◆ **TEXTAUSZUG**:
Heribert Prantl (SZ) meint, dass die Heimlichtuerei dieses Abkommen wie auch das TTIP "in toto" diskreditiere. Beide Abkommen griffen massiv in die Souveränität und den demokratischen Handlungsspielraum der Parlamente ein und könnten nicht verkündet werden, "als handele es sich um die Zehn Gebote, in Stein gemeißelt."

Rechtspolitik

Umsetzung der Istanbulkonvention: Die taz (Heide Oestreich) bespricht eine Analyse des Bundesverbands Frauenberatungen und Frauennotrufe (BFF) zu Vergewaltigungsfällen. Die Kritik am deutschen Strafrecht wird bestätigt, die Feststellung von "Gewalt" scheitere häufig daran, dass keine physische Gegenwehr erfolge und die "Drohung mit Gefahr für Leib oder Leben" daran, dass vielfach mit anderen Übeln gedroht werde. Justizminister Heiko Maaß sieht weiterhin keinen Veränderungsbedarf, im Gegensatz zu den rechtspolitischen Sprechern und Sprecherinnen aller Fraktionen.

Infrastruktur als Staatsziel: Die FDP-Politiker Stefan Ruppert und Dieter Posch sprechen sich in der FAZ dafür aus, Infrastruktur als Staatsziel ins Grundgesetz aufzunehmen. Ein wirtschaftsstarkes Land könne ohne sie seinen Wohlstand nicht halten und bisher werde ihr nicht der erforderliche Rang eingeräumt. Die seinerzeitige Diskussion um das Staatsziel Umweltschutz habe gezeigt, welche positive Wirkung eine solche Auseinandersetzung haben könne.

◆ **GESTELLTE AUFGABE 1**: Wähle jede Zeile aus, in der die Zeichenfolge "instances" vorkommt, und gib diese Zeilen unverändert wieder.
Der Textauszug und die Zeilen haben nichts miteinander zu tun.

◆ **ZU BEARBEITENDE ZEILEN**:
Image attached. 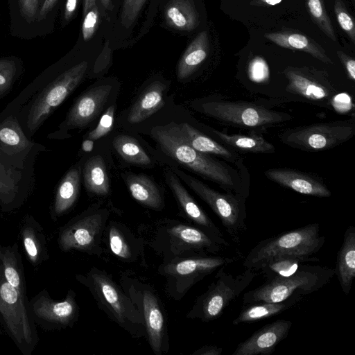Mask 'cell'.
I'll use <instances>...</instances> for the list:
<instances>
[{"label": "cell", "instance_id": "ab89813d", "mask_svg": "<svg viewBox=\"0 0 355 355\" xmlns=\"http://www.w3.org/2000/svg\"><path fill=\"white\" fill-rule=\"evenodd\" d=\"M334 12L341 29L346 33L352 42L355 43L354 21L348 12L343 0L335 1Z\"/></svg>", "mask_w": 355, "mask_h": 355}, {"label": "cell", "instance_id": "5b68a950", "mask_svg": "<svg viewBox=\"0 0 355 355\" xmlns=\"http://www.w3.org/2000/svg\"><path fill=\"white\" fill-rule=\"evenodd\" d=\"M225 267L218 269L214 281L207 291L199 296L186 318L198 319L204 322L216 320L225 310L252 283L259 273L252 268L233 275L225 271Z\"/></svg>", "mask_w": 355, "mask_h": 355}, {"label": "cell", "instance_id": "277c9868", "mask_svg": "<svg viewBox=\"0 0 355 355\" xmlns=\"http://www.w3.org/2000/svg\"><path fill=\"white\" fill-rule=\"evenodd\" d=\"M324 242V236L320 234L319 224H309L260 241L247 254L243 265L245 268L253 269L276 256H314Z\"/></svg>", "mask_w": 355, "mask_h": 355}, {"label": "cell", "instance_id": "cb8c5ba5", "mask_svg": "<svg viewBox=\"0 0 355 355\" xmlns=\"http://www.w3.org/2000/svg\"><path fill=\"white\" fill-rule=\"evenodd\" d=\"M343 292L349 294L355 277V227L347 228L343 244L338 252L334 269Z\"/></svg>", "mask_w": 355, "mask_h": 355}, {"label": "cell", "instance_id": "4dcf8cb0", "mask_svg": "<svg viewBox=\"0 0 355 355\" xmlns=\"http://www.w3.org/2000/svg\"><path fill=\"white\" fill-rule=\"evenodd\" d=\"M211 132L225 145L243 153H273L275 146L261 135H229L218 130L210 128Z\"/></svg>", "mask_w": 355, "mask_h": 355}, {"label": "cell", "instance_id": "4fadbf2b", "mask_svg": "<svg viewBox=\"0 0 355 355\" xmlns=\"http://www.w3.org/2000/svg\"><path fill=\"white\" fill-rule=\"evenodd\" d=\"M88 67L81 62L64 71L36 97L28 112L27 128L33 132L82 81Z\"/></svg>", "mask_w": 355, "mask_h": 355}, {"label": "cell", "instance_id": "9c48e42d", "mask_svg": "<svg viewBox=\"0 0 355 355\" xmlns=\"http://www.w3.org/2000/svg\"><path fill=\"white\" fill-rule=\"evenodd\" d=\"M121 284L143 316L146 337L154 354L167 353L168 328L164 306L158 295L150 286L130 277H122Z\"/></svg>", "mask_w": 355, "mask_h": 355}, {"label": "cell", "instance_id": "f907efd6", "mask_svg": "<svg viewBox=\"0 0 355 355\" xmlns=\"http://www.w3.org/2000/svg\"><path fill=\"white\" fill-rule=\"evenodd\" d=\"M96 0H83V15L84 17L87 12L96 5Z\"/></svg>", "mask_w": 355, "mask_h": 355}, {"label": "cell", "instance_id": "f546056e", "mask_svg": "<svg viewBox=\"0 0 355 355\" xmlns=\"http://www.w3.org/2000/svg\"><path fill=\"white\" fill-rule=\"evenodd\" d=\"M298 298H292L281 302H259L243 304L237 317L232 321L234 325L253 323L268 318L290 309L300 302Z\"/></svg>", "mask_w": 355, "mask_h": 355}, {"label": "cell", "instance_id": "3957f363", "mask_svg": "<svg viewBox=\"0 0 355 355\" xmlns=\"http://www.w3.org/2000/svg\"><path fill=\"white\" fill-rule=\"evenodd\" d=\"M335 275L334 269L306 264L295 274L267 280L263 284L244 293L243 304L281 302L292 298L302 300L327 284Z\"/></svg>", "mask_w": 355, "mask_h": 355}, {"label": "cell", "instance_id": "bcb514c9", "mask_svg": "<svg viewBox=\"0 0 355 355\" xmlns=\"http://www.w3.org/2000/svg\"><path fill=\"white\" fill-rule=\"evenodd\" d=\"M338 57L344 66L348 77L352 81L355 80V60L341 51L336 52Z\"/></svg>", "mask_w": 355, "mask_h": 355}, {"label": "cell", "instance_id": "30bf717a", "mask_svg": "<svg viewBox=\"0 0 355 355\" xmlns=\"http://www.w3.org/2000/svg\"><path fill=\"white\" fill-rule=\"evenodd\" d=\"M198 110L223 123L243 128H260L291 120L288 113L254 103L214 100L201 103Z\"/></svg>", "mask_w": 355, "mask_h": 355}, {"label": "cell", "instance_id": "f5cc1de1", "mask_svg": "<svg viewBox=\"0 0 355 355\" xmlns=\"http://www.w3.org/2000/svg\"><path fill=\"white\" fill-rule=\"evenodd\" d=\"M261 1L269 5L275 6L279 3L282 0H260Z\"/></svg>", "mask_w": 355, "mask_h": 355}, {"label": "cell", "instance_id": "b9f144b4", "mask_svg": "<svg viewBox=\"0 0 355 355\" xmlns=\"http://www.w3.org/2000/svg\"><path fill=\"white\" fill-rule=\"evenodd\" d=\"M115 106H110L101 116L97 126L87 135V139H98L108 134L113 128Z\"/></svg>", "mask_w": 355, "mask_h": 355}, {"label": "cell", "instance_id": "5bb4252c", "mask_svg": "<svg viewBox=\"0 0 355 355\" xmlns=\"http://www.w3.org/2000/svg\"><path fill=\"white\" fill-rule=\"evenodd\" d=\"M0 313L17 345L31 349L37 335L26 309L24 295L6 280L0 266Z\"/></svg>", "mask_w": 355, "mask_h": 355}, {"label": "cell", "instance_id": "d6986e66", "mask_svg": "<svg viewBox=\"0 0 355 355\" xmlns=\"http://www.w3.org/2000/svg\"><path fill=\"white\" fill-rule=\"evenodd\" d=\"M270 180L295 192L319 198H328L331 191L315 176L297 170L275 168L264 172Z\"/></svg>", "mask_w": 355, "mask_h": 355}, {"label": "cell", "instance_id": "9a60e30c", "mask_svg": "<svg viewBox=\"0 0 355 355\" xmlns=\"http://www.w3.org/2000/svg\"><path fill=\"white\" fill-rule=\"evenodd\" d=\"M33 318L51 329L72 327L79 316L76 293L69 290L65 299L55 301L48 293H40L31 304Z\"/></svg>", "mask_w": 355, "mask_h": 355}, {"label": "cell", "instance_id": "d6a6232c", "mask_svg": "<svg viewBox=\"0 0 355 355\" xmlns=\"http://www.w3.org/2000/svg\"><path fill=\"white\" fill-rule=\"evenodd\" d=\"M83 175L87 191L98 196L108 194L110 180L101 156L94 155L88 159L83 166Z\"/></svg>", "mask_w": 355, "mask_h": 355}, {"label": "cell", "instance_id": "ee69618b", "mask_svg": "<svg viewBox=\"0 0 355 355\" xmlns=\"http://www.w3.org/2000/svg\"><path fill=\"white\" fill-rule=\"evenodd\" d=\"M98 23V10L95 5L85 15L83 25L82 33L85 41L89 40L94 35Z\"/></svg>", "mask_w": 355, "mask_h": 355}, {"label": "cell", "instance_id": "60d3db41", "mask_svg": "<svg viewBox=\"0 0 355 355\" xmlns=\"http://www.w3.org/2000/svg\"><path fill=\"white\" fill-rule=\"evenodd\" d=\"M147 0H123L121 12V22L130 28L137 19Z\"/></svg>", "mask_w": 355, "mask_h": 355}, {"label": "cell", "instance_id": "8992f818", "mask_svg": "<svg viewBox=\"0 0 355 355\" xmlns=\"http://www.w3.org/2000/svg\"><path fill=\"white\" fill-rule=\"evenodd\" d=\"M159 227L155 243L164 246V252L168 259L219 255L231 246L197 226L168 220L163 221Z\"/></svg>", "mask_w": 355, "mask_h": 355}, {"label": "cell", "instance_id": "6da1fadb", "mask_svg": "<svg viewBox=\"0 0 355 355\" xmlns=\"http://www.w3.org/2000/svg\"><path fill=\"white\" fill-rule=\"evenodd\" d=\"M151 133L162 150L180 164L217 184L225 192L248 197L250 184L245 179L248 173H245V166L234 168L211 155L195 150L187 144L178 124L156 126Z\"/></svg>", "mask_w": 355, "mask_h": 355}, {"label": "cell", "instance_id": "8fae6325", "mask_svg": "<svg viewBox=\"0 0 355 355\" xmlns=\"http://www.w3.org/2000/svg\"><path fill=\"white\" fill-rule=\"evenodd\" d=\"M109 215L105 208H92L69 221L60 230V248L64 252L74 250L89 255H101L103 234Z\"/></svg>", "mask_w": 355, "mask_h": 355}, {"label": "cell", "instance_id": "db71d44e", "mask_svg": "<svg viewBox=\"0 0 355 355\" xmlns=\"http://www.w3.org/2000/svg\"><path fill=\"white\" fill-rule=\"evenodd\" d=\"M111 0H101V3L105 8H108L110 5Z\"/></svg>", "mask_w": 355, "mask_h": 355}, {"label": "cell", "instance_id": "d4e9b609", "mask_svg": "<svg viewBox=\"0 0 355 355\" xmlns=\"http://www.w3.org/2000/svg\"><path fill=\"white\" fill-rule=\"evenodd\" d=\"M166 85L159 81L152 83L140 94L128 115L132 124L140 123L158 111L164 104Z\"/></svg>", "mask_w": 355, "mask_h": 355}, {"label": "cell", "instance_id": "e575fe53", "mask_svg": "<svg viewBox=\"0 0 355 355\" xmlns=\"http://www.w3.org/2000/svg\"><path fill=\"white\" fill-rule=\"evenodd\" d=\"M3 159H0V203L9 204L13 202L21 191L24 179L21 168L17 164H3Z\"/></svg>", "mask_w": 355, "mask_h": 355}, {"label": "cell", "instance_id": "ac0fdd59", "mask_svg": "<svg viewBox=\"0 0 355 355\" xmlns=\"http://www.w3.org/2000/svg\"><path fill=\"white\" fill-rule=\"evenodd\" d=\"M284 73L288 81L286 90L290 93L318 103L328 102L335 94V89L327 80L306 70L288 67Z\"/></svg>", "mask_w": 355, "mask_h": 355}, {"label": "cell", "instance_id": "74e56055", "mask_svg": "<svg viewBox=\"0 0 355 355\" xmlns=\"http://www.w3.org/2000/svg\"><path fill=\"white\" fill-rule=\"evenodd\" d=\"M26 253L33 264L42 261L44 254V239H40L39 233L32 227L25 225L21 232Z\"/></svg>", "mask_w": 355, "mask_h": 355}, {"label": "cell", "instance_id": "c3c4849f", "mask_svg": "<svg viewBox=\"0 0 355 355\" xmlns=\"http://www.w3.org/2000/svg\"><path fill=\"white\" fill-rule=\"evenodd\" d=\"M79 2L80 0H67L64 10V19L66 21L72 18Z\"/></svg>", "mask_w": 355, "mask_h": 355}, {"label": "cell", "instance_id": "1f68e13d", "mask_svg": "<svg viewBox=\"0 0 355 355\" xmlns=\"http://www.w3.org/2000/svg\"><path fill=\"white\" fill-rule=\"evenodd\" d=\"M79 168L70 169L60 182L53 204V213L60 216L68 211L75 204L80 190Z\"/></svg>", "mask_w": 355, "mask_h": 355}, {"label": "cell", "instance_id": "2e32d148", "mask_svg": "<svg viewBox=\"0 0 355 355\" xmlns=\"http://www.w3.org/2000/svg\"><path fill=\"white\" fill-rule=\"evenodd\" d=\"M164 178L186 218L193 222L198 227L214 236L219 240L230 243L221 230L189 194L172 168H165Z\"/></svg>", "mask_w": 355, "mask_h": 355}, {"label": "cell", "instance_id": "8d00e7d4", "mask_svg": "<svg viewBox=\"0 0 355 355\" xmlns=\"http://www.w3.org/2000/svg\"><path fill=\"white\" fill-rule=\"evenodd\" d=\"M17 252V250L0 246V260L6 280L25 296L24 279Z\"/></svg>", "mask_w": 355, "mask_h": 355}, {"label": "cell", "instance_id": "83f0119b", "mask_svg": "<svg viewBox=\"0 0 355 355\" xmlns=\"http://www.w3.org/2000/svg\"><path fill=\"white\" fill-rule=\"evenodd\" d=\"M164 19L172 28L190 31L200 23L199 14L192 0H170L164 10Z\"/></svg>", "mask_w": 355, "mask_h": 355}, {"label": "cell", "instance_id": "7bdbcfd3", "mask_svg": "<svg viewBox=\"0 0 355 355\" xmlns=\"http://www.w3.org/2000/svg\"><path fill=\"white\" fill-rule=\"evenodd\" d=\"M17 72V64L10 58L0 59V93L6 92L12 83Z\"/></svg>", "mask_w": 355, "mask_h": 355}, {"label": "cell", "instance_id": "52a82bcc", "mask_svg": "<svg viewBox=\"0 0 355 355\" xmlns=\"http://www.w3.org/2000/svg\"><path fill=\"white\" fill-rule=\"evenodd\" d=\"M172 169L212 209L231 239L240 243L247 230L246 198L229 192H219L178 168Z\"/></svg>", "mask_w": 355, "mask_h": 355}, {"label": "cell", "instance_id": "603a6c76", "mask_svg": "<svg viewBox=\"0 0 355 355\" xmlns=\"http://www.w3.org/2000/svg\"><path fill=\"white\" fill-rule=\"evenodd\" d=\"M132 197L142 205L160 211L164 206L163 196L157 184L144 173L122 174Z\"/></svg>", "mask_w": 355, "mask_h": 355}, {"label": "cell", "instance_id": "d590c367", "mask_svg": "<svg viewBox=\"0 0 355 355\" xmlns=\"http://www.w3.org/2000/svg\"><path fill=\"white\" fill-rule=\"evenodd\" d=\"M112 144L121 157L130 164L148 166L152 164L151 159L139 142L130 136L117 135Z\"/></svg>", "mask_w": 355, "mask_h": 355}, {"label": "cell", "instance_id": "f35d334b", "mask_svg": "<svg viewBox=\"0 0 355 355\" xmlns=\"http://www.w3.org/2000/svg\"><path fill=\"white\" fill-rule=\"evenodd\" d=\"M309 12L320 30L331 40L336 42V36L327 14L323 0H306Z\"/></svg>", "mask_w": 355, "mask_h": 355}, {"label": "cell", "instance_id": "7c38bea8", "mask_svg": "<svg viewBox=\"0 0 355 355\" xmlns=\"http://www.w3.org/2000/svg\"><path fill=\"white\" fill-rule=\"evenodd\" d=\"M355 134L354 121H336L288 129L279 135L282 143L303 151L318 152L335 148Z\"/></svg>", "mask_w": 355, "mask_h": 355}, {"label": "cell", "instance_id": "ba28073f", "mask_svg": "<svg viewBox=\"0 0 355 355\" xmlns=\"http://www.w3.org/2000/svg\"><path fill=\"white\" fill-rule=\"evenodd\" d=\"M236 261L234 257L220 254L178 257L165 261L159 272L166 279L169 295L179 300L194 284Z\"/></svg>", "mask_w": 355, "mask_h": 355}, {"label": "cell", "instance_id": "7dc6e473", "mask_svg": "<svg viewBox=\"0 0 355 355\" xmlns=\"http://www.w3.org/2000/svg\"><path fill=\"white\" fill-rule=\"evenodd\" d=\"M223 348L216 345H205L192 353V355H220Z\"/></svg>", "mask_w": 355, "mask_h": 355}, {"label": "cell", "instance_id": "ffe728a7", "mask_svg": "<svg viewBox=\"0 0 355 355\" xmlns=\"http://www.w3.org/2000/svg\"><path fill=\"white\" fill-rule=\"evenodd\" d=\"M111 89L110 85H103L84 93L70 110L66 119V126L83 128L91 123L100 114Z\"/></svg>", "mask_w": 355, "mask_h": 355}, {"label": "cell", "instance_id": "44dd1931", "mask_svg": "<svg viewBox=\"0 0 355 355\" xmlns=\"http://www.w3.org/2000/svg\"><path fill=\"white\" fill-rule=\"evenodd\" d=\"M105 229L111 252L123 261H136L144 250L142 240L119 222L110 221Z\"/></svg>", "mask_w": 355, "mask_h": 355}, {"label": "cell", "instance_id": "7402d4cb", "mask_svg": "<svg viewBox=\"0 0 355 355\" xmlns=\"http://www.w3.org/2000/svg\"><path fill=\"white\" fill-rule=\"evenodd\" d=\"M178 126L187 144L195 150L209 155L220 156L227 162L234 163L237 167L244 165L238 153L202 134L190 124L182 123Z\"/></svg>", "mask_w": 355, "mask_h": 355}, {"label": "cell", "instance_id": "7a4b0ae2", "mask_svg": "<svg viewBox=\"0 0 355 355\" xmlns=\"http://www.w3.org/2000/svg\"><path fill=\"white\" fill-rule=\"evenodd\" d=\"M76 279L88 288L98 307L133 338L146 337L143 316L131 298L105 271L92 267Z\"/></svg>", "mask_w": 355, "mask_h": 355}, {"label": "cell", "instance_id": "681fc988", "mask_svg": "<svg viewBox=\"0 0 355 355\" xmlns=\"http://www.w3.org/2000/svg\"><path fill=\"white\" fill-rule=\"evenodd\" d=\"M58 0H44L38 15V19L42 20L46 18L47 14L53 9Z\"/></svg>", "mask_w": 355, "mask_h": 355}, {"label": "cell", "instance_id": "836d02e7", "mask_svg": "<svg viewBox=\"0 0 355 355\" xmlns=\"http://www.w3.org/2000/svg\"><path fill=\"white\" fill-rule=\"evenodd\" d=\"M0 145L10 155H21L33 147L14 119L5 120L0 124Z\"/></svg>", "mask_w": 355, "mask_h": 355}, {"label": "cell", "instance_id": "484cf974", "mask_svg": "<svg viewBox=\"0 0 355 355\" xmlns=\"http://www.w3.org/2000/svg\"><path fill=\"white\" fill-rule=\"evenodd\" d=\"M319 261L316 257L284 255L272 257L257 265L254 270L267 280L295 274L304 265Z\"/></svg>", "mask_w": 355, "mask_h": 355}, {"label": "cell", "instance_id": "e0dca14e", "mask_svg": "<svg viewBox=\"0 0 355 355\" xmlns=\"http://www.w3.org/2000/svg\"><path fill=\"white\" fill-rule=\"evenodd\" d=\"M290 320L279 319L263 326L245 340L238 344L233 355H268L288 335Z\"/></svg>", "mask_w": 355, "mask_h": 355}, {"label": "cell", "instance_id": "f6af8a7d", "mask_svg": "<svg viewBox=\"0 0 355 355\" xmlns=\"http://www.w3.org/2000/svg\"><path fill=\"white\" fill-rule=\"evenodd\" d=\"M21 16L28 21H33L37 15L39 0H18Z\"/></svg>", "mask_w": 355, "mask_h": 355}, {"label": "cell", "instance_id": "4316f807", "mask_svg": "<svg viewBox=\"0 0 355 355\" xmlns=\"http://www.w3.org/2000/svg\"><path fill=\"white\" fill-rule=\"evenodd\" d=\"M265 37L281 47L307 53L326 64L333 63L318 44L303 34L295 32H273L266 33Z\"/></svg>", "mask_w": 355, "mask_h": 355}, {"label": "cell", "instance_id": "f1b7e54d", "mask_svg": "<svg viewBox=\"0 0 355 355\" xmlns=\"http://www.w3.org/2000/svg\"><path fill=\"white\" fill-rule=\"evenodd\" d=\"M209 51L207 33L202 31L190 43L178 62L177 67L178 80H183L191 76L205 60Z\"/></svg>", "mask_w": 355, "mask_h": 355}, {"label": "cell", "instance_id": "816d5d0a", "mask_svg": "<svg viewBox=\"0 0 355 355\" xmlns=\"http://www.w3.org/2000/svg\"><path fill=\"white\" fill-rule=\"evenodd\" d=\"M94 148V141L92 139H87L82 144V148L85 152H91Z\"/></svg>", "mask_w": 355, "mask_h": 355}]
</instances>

◆ **GESTELLTE AUFGABE 2**: Welches Anliegen vertreten die FDP-Politiker Stefan Ruppert und Dieter Posch laut dem Textauszug in der FAZ?

◆ **LÖSUNG 1**:
I'll use <instances>...</instances> for the list:
<instances>
</instances>

◆ **LÖSUNG 2**: Sie wollen Infrastruktur als Staatsziel ins Grundgesetz aufnehmen.